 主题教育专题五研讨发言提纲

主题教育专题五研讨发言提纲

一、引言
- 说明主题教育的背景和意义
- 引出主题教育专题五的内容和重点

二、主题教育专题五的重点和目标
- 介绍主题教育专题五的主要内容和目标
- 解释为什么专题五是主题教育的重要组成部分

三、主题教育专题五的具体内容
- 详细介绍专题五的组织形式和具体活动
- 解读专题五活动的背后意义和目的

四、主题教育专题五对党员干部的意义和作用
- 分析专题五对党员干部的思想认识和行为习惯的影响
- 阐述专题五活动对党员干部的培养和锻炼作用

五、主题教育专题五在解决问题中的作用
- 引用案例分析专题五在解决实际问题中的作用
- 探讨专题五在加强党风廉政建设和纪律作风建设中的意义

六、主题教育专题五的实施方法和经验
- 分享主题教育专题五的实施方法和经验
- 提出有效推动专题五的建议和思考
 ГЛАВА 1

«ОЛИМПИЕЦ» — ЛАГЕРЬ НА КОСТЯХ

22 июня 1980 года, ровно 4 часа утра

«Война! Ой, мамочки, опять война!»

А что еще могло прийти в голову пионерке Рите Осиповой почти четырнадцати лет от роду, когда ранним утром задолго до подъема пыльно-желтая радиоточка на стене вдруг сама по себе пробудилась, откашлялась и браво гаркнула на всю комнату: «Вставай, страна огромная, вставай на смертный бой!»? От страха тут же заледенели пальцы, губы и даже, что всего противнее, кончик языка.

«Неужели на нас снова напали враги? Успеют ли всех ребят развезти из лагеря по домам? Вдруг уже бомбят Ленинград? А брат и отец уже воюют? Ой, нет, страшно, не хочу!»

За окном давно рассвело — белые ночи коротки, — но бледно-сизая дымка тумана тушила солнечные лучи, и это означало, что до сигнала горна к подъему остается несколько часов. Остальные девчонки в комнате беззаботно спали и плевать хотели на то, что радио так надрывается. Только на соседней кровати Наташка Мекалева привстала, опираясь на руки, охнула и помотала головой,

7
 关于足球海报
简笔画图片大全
◇ ◇ ◇ ◇
#### What this task involves
In the data above, retype exactly and only the lines between the one holding "- 解读专题五活动的背后意义和目的" and the one holding "Ой, мамочки, опять", inclusive.

#### Written answer
- 解读专题五活动的背后意义和目的

四、主题教育专题五对党员干部的意义和作用
- 分析专题五对党员干部的思想认识和行为习惯的影响
- 阐述专题五活动对党员干部的培养和锻炼作用

五、主题教育专题五在解决问题中的作用
- 引用案例分析专题五在解决实际问题中的作用
- 探讨专题五在加强党风廉政建设和纪律作风建设中的意义

六、主题教育专题五的实施方法和经验
- 分享主题教育专题五的实施方法和经验
- 提出有效推动专题五的建议和思考
 ГЛАВА 1

«ОЛИМПИЕЦ» — ЛАГЕРЬ НА КОСТЯХ

22 июня 1980 года, ровно 4 часа утра

«Война! Ой, мамочки, опять война!»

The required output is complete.